UNITED STATES
SECURITIES AND EXCHANGE COMMISSION
Washington, D.C. 20549
FORM 8‑K
CURRENT REPORT
Pursuant to Section 13 or 15(d) of the Securities Exchange Act of 1934
Date of report (Date of earliest event reported) January 10, 2013
BLUE CALYPSO, INC.
(Exact name of registrant as specified in its charter)
Delaware
(State or other jurisdictionof incorporation)
000-53981 20-8610073
(Commission File Number) (IRS Employer Identification No.)
19111 North Dallas Parkway, Suite 200
Dallas, TX 75287
(Address of principal executive offices) (Zip Code)
(972) 695-4776
(Registrant’s telephone number, including area code)
(Former name or former address, if changed since last report)
Check the appropriate box below if the Form 8-K filing is intended to simultaneously satisfy the filing obligation of the registrant under any of the following provisions (seeGeneral Instruction A.2. below):
o Written communications pursuant to Rule 425 under the Securities Act (17 CFR 230.425)
o Soliciting material pursuant to Rule 14a-12 under the Exchange Act (17 CFR 240.14a-12)
o Pre-commencement communications pursuant to Rule 14d-2(b) under the Exchange Act (17 CFR 240.14d-2(b))
o Pre-commencement communications pursuant to Rule 13e-4(c) under the Exchange Act (17 CFR 240.13e-4(c))
Item 5.02 Departure of Directors or Certain Officers; Election of Directors; Appointment of Certain Officers; Compensatory Arrangements of Certain Officers.
On January 10, 2013, Andrew Malloy was appointed to the board of directors of Blue Calypso, Inc. (the “Company”). There were no arrangements or understandings between Mr. Malloy and the Company pursuant to which he was selected as a director. Mr. Malloy will also serve as a member of the Company’s audit committee and compensation committee. In connection with his appointment as a director and as a member of the audit committee, Mr. Malloy was granted options to purchase an aggregate of 450,000 shares of the Company’s common stock (the “Options”) at an exercise price equal to $0.22 per share for a term of 10 years. The Options vest pro-rata quarterly over a period of two years.
Mr. Malloy is a Managing Director of Monument Capital Group LLC, a Washington DC based private investment firm, where he serves as the head of their Denver, Colorado office.
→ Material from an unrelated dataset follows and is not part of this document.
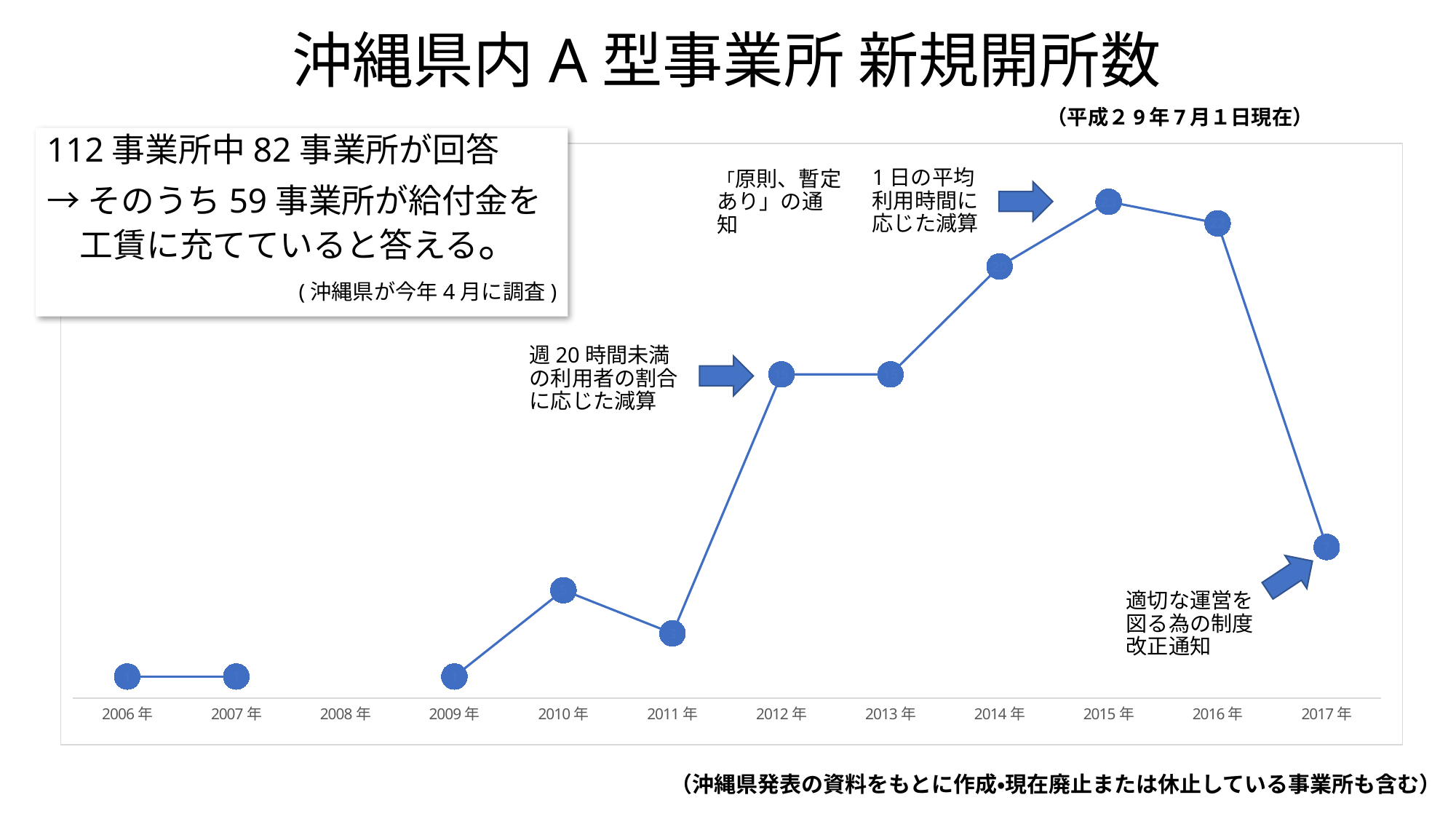
Do the values rise or fall from 2011年 to 2015年? rise Which is larger, the value for 2012年 or the value for 2011年? 2012年 What is the title of the chart? 沖縄県内A型事業所 新規開所数 What kind of chart is shown on the slide? line chart Which year on the x axis has no data point plotted? 2008年 Do the values rise or fall from 2015年 to 2017年? fall Which is larger, the value for 2014年 or the value for 2013年? 2014年 Which is larger, the value for 2009年 or the value for 2010年? 2010年 Which year has the highest value on the chart? 2015年 How many year labels are shown on the x axis? 12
He has 30 years of experience in alternative investments, family office and wealth management industries. Prior to joining Monument Capital Group, Mr. Malloy served as a Managing Director of Massey Quick & Co., a multi-family investment office, from March 2011 through December 2011. Prior to joining Massey Quick, he served as a Managing Principal of Shepherd Kaplan LLC, an investment advisory firm based in Boston, Massachusetts from February 2009 through July 2010. Previous to Shepherd Kaplan, Mr. Malloy was an initial investor in, and the Director of Business Strategy and Development for WisdomTree Asset Management, Inc. from June 2006 through October 2008. Mr. Malloy also previously served as a Senior Managing Director and the Chief Investment Officer of TAG Associates, Ltd., as a Senior Vice President at Oppenheimer & Co. He also served in the corporate and executive services group of Bear, Stearns & Co. Mr. Malloy is also an Associate General Partner of his family’s real estate holding company. He attended Villanova University and the Harvard Business School Executive MBA program.
Item 3.02 Unregistered Sale of Equity Securities.
The information provided under Item 1.01 regarding the unregistered sale of equity securities is incorporated herein by reference.